Genomic Data Is Transforming Patient Care: The 1+MG Initiative Explained
There is an incredible benefit for society that we have already derived from genomics, and we can continue to derive into the future.
All of us as citizens will benefit from improved genomics, improving our understanding of disease and improved healthcare.
There’s an enormous goldmine lying there in the genomics data.

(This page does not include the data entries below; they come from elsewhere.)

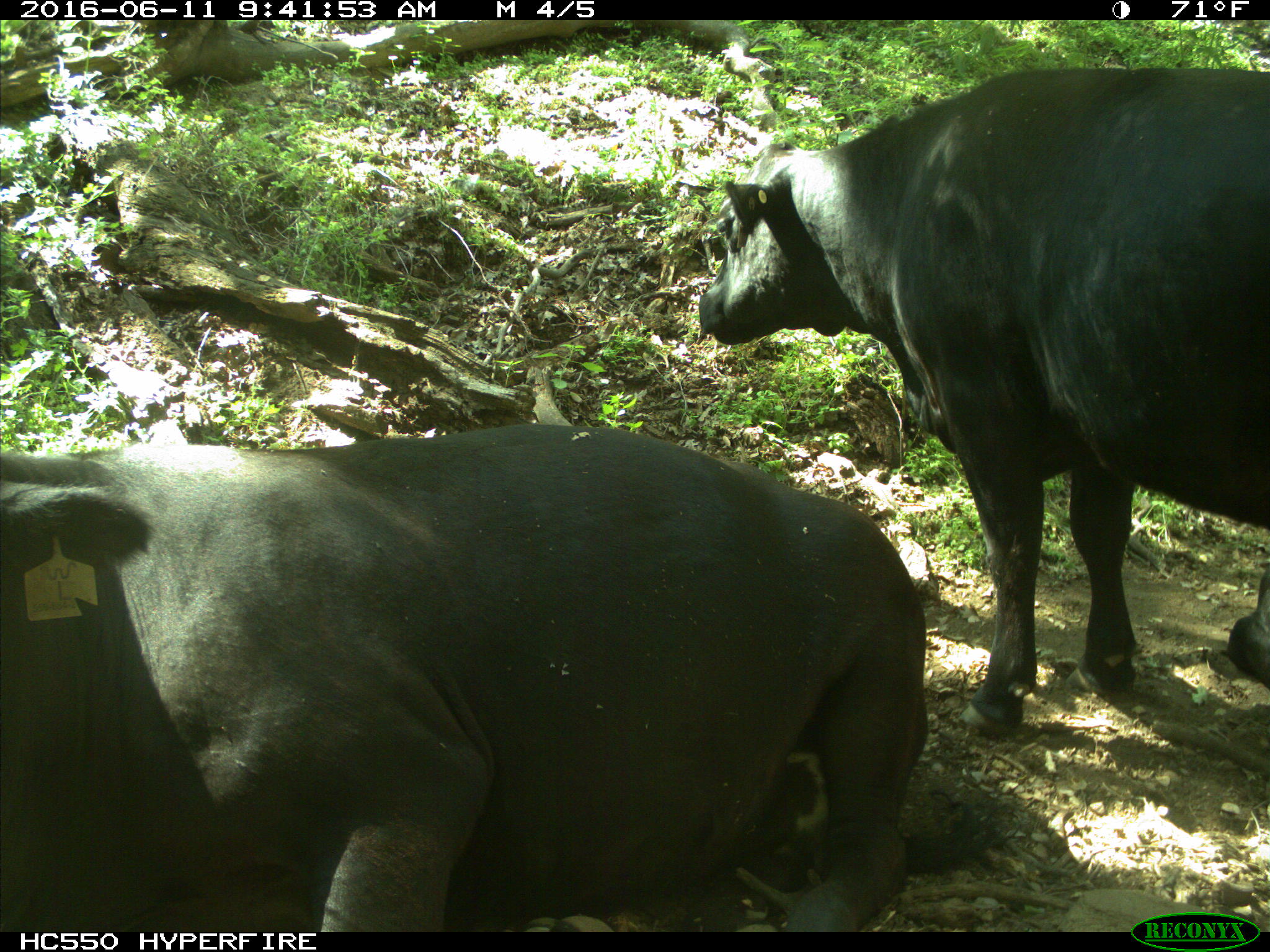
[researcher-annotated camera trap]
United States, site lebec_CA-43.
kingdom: Animalia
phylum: Chordata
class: Mammalia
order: Artiodactyla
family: Bovidae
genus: Bos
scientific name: Bos taurus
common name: domestic cow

Question: What is the European 1+ Million Genomes (1+MG) Initiative?
The European 1+Million Genomes Initiative is an effort across 25 EU countries and Norway moving towards cross-border access to high quality genomic data, affiliated clinical data to enable better research, improved healthcare and also policy making.
The data that we plan to include in this infrastructure are genomic data - the sequence of an individual’s DNA and also certain aspects of the clinical picture for that individual.
We need both genomic data and clinical information to correlate genetic changes in the genomic data with certain clinical features of the individual.
Question: Why is the 1+MG Initiative needed?
We need to scale up the capacity because not one European member state can do it alone, especially for rare diseases. We need to compare the genetic data of one individual patient with the entire database that can be available thanks to this initiative.
Genomics and identifying causes for rare diseases are all about pattern recognition. The more data you have, the greater your ability to recognise what is normally present in a population from what is pathogenic and potentially disease causing.
Question: What is the 1+Million Genome Infrastructure doing?
It is building the technical, legal and organisational infrastructure to provide cross-border access to genomic data across Europe. These data are stored locally, but the access is federated, which means that clinicians can have access in a cross-border fashion.
With larger amounts of high quality genomics data and associated patient data, the infrastructure will enable research and drive personalised medicine forward.
Question: How are we ensuring data is secure?
In terms of data security, there is European legislation and local legislation that will guide the requirements in each country.
We have something called “data protection by default and design” that makes everything secure from the very beginning. We only open up the parts that need to be open with control access for those who should have access to the data.
Question: What is the benefit of being part of the Initiative?
Those that would benefit immediately are the patients with cancer, rare diseases or cardiovascular diseases. But it’s not only about patients, it’s also about citizens.
Take Sweden as an example, one of the benefits for the country to be part of the 1+MG Initiative is being able to access data from other countries. Sweden is a small country, getting access to data from 400 million inhabitants will increase the possibilities for research and healthcare development and innovation.
This project is game changing for the field of genomics. It will put Europe at the forefront of genomics research. It is also an opportunity for Europe to have impactful infrastructure in place for genomics that relates to healthcare and has benefits for citizens and individuals.